More than 100 people have now lost their lives in a flash flood targeting houses and camps on the river Gawadalape early Friday morning. Meteorological experts who spoke to the wired, rejected claims that national seasonal services failed to predict the flood risk in Texas. But within a few hours of the tragedy, conspiracy theorests, right -wing influence and lawmakers were emphasizing wild claims on social media that the flood was somehow geo -engineered.
“Fake weather – fake hurricanes – fake floods – fake – fake – fake, fake,” Condis Taylor, who plans to contest the GOP candidate to represent Georgia’s first Congress district in the House of Representatives, has seen a post 2.4 million times. “It doesn’t even look natural,” Kylie Jean Creamer, on the Women for America First Executive Director, wrote in a post, which has been seen 9 million times.
Since Marjuri Taylor Green, a Republican representative from Georgia, tweeted that she was “offering a bill to edit the weather and end the dangerous and deadly process of geo -engineering.” Green, who once accused the California jungle fire on a laser beam or light beams affiliated with an electric company affiliated with a powerful Jewish family, said the bill would be similar to the Senate Bill 56 in Florida, which was in June. The bill has made the weather amendment a third degree, which can be punished up to 000 100,000. (Green’s office did not respond to a request to comment on whether its announcement was especially connected to the flood in Texas.)
On the Instagram, the right -wing effective Gabriel Under jumped on the biggest conspiracy theories, and claimed that the cloud seeding was responsible for the flooding and especially calling Dorco.
The company’s name was also named by Michael Flynn, a former National Security Advisor for the notorious national security. He writes that “anyone who calls him as a conspiracy theory can go on himself.”

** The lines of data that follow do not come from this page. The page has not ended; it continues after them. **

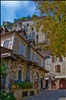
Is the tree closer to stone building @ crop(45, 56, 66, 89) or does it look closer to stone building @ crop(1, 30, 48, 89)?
stone building @ crop(1, 30, 48, 89)

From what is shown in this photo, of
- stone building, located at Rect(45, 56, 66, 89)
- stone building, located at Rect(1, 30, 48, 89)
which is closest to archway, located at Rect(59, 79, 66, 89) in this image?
stone building, located at Rect(45, 56, 66, 89)

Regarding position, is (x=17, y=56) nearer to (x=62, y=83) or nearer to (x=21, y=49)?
(x=21, y=49)

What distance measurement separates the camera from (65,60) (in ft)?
125

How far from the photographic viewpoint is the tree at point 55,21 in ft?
31.7

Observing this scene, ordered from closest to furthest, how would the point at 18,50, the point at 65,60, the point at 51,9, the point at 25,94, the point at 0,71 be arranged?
the point at 0,71 → the point at 51,9 → the point at 25,94 → the point at 18,50 → the point at 65,60

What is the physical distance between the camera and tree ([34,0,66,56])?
380 inches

Doreco told the Wired that Rain Maker was working on a short operation of cloud seeds a few days before the storms near the Texas city of Texas, about 120 120 miles from Kerr County, where the worst flood was the worst focus. But Dorco says his staff meteorologists noted some of the high humidity in the region. He says the company terminated its work, according to state rules.

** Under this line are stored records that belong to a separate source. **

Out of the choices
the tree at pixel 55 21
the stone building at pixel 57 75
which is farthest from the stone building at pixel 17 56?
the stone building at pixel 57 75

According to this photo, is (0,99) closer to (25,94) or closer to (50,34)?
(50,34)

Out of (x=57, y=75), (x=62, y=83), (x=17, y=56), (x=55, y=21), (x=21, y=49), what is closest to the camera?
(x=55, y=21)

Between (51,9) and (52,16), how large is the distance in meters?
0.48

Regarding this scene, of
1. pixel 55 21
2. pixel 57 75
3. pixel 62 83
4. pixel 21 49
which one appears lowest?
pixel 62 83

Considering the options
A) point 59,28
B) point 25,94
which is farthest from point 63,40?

Cloudy sowing – the practice of increasing rainfall in the cloud, introducing materials such as silver iodide or dried ice – has been used for decades. The Texas Department of Licensing and Regulation maintains a page on the current modification efforts from irrigation districts, counties and other groups of the state. Doreco’s company, Rain Maker, is an elderly startup aimed at making modern technology “(combination) with environmental responsibility.”
Several meteorological experts told Wired that there is no choice right now that the cloud seeding was responsible for the devastating storms that rescued Texas last week.
“It is not physically possible or possible in the rules of environmental chemistry that causes a seed cloud seed to cause a (Texas flood) event,” says Matt Linza, a digital meteorological expert in Houston. Lanza compares cloud seeds by adding “icing in cakes”: It is capable of increasing the rainfall from clouds in the dryer areas, storming out of thin air does not produce spit.
National seasonal services were already warning about the possible rainfall of night in some parts of Texas earlier last Tuesday, thanks to the humidity coming north from the tropical storm Barry, which landed in Mexico last weekend.
“The climate components (for the storm) were already there, and could not play any role in the sowing of the cloud,” says lawnza.
There is no stranger to the editors of the Dorco Anti -Veate. In the early half of this year, he spent most of the state -level anti -Geo -Engineering bills, which includes a single passing through Florida.
Doreco’s personal profile – once he was photographed with Bill Clinton and was selected as a bag partner – he sees that he has made attacks on his company easier for people in search of a conspiracy that has to eliminate destructive storms in Texas.
“I’m trying to be more and more transparent, because it is an amazingly controversial topic, but in reality it has not been as regular and transparent as it should be by the federal government,” says Dorco says. “Just record, I am not a deep state plant for none of the Bill Gates or Pelantier, Peter Thale or Bill Clinton.”